▶ **Questions on scene geometry**:

________

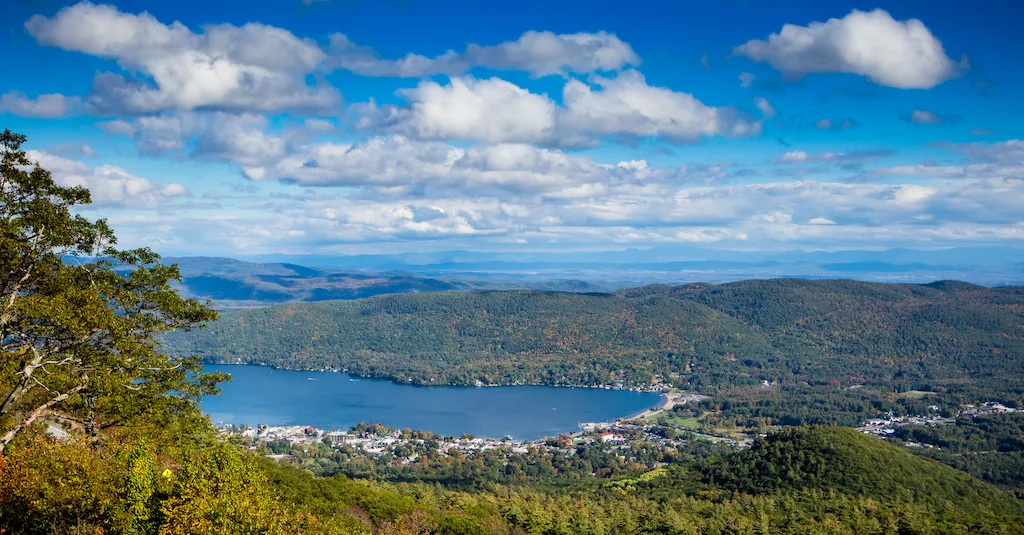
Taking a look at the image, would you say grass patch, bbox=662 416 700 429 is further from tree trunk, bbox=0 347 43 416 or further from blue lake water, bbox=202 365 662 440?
tree trunk, bbox=0 347 43 416

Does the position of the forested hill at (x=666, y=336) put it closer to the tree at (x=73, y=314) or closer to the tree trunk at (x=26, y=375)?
the tree at (x=73, y=314)

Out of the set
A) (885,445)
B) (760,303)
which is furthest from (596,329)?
(885,445)

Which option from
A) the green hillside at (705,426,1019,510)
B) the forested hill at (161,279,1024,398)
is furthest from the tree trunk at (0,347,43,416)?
the forested hill at (161,279,1024,398)

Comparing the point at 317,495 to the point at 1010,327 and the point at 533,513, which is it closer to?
the point at 533,513

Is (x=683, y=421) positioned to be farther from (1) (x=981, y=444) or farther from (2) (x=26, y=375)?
(2) (x=26, y=375)

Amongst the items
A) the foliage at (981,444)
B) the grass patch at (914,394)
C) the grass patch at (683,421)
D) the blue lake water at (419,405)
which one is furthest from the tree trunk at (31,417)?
the grass patch at (914,394)
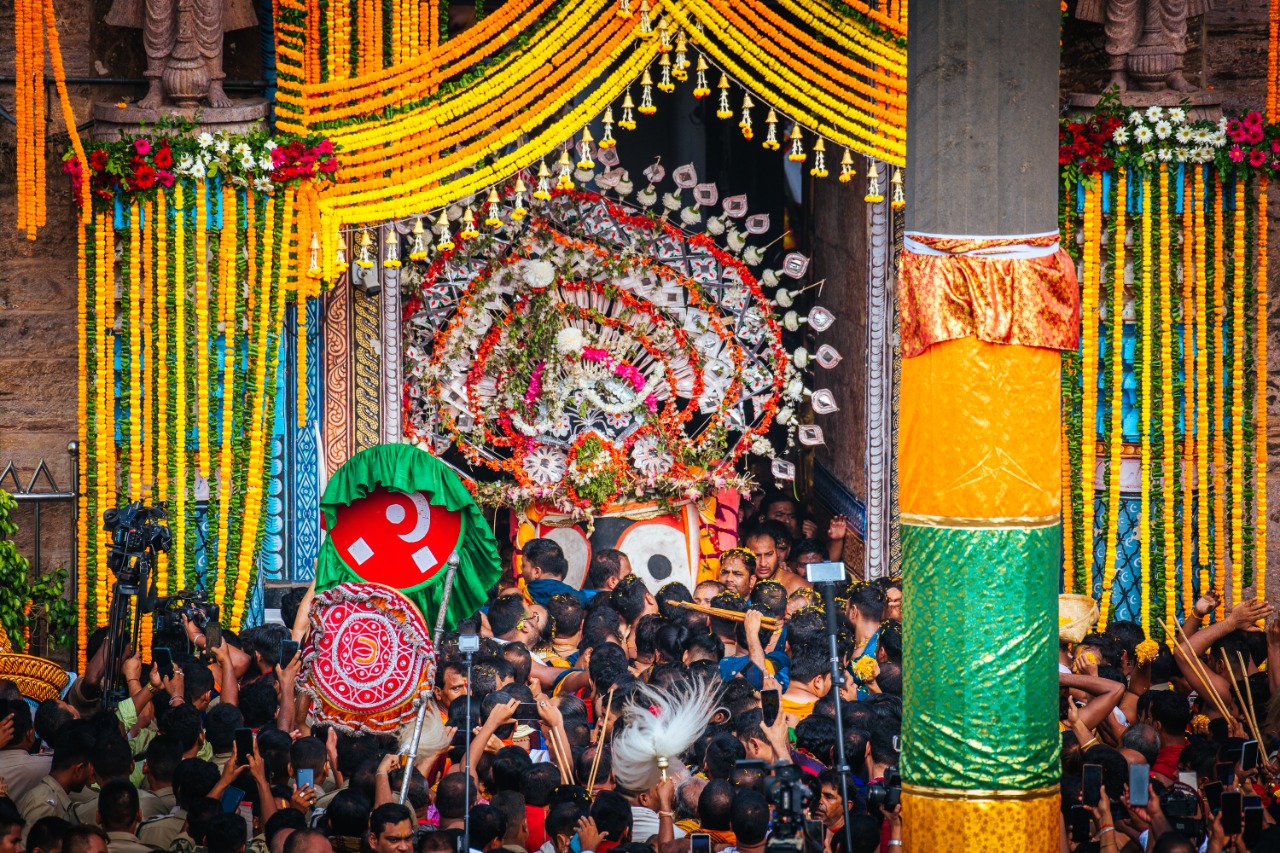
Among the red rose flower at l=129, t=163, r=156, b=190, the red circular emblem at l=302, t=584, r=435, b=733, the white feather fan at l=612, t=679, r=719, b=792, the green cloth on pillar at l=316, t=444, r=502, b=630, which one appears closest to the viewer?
the white feather fan at l=612, t=679, r=719, b=792

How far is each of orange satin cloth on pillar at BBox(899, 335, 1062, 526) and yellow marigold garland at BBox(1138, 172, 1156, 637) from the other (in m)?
4.76

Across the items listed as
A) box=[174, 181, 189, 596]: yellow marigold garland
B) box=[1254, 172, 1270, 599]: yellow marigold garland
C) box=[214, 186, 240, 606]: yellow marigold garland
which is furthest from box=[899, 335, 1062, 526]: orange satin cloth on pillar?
box=[174, 181, 189, 596]: yellow marigold garland

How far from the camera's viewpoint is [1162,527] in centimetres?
1145

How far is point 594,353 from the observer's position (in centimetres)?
1271

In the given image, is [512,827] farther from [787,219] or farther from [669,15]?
[787,219]

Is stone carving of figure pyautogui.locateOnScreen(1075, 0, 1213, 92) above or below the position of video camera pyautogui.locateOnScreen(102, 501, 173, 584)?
above

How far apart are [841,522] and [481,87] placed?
3968mm

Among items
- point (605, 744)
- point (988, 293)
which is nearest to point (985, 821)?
point (988, 293)

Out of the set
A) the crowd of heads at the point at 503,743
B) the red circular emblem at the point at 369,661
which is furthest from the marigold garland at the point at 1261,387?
the red circular emblem at the point at 369,661

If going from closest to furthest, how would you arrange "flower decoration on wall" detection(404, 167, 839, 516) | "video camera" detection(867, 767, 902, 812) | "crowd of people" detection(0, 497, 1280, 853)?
1. "crowd of people" detection(0, 497, 1280, 853)
2. "video camera" detection(867, 767, 902, 812)
3. "flower decoration on wall" detection(404, 167, 839, 516)

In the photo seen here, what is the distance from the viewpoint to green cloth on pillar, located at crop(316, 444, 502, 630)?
32.3 feet

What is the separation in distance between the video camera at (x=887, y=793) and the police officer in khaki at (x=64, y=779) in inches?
132

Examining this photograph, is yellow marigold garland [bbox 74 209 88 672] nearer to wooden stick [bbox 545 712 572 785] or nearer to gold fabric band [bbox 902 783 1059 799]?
wooden stick [bbox 545 712 572 785]

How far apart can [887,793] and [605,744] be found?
4.97 feet
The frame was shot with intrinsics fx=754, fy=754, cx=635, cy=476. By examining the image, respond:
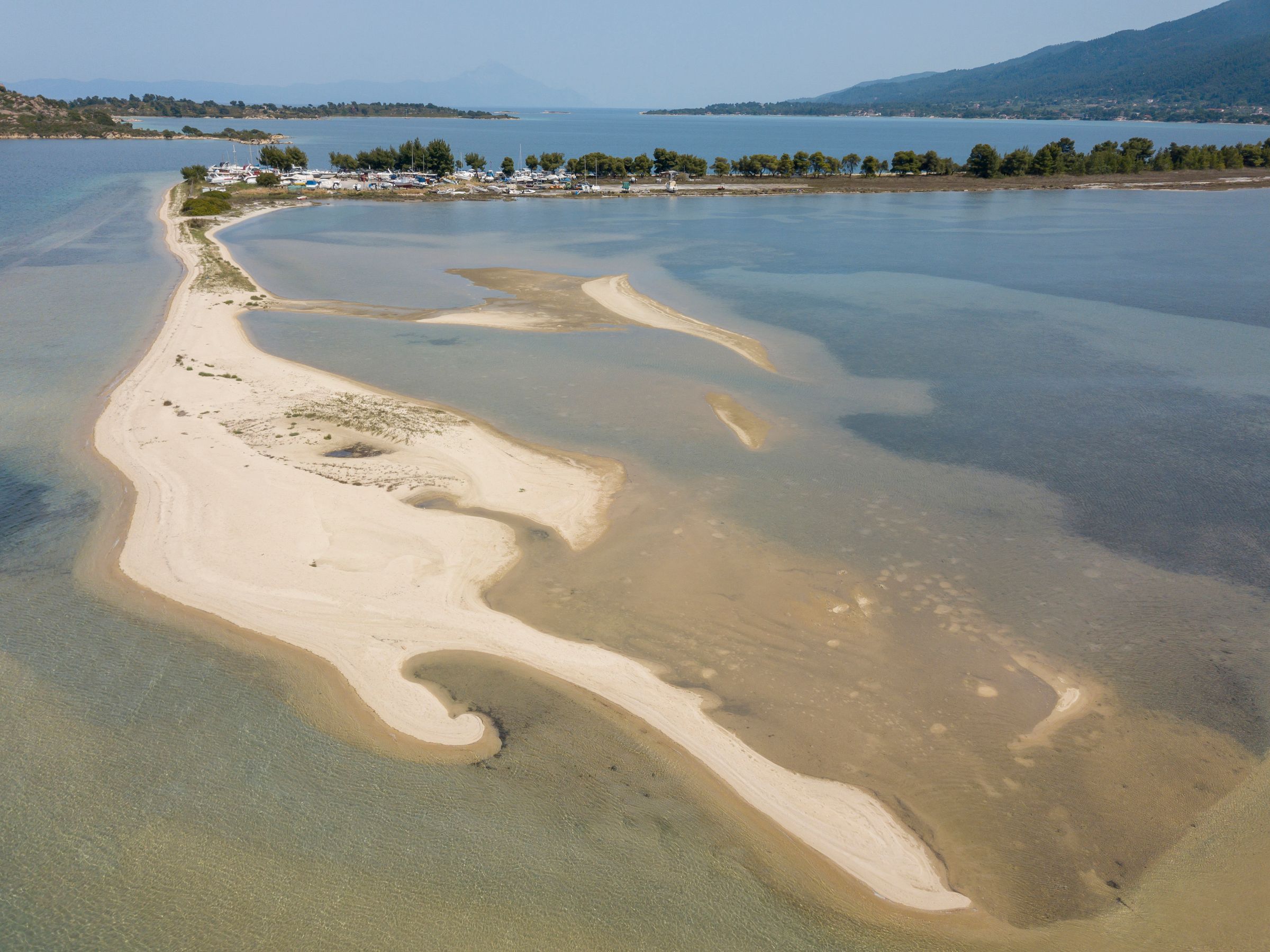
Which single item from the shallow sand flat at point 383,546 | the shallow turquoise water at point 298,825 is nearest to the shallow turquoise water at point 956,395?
the shallow sand flat at point 383,546

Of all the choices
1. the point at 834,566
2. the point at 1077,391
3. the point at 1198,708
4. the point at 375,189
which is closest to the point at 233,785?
the point at 834,566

________

▶ **EXERCISE INSTRUCTIONS**: Please render the records, from the line containing "If going from" up to and including the last line, as a JSON list of strings with one string per line. Skip blank lines and leave the pictures out.

▶ **SOLUTION BELOW**:
[
  "If going from closest to furthest, how would you arrange \"flower decoration on wall\" detection(404, 167, 839, 516) | \"video camera\" detection(867, 767, 902, 812) | \"crowd of people\" detection(0, 497, 1280, 853)?",
  "1. \"crowd of people\" detection(0, 497, 1280, 853)",
  "2. \"video camera\" detection(867, 767, 902, 812)",
  "3. \"flower decoration on wall\" detection(404, 167, 839, 516)",
  "In the photo seen here, what is the distance from the viewpoint to green cloth on pillar, located at crop(316, 444, 502, 630)?",
  "32.3 feet",
  "What is the separation in distance between the video camera at (x=887, y=793) and the police officer in khaki at (x=64, y=779) in inches?",
  "132",
  "Examining this photograph, is yellow marigold garland [bbox 74 209 88 672] nearer to wooden stick [bbox 545 712 572 785] or nearer to gold fabric band [bbox 902 783 1059 799]?",
  "wooden stick [bbox 545 712 572 785]",
  "How far apart can [887,793] and [605,744] be found?",
  "4.97 feet",
  "The frame was shot with intrinsics fx=754, fy=754, cx=635, cy=476. By examining the image, respond:",
  "Which single item from the shallow sand flat at point 383,546 | the shallow turquoise water at point 298,825 is nearest to the shallow turquoise water at point 956,395?",
  "the shallow sand flat at point 383,546",
  "Of all the choices",
  "1. the point at 834,566",
  "2. the point at 1077,391",
  "3. the point at 1198,708",
  "4. the point at 375,189",
  "which is closest to the point at 233,785?",
  "the point at 834,566"
]